Records from a dataset
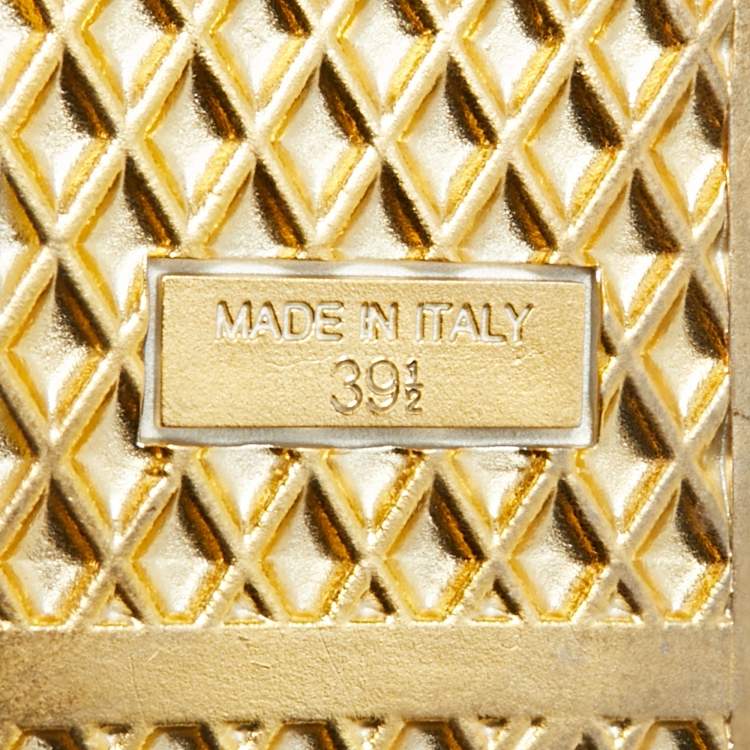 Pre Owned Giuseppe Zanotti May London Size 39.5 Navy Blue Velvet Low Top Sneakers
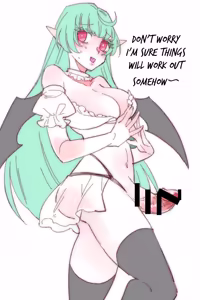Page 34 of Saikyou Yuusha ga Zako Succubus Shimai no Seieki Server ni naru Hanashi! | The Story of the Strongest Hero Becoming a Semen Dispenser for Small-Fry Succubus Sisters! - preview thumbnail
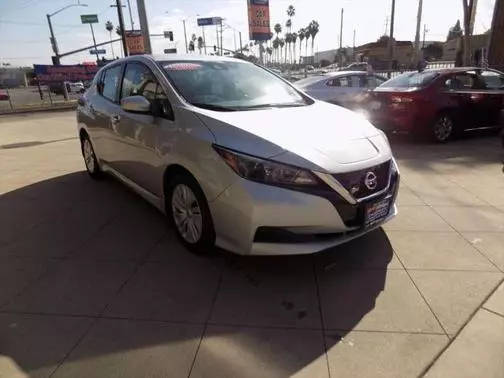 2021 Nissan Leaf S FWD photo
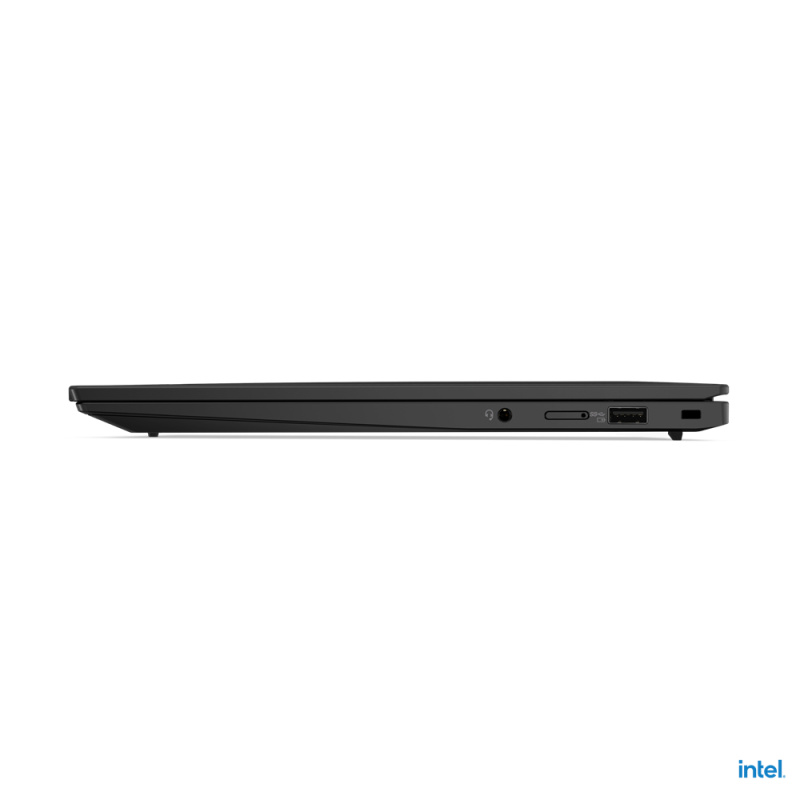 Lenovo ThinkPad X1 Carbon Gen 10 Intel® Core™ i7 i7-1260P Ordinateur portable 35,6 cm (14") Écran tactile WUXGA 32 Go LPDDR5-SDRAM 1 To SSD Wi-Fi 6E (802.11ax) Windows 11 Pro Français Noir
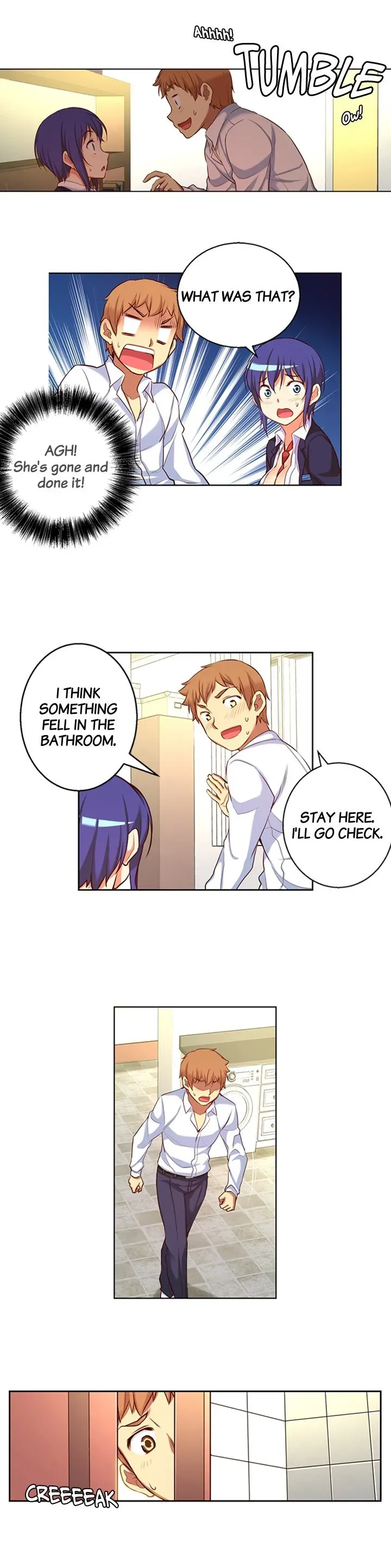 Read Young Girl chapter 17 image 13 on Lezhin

■ How to complete this task: In the entries above, find the line containing "2021 Nissan Leaf S FWD photo"; transcribe exactly that line and every line after it through the end, and only those, omitting pictures.

■ Result:
 2021 Nissan Leaf S FWD photo
 Lenovo ThinkPad X1 Carbon Gen 10 Intel® Core™ i7 i7-1260P Ordinateur portable 35,6 cm (14") Écran tactile WUXGA 32 Go LPDDR5-SDRAM 1 To SSD Wi-Fi 6E (802.11ax) Windows 11 Pro Français Noir
 Read Young Girl chapter 17 image 13 on Lezhin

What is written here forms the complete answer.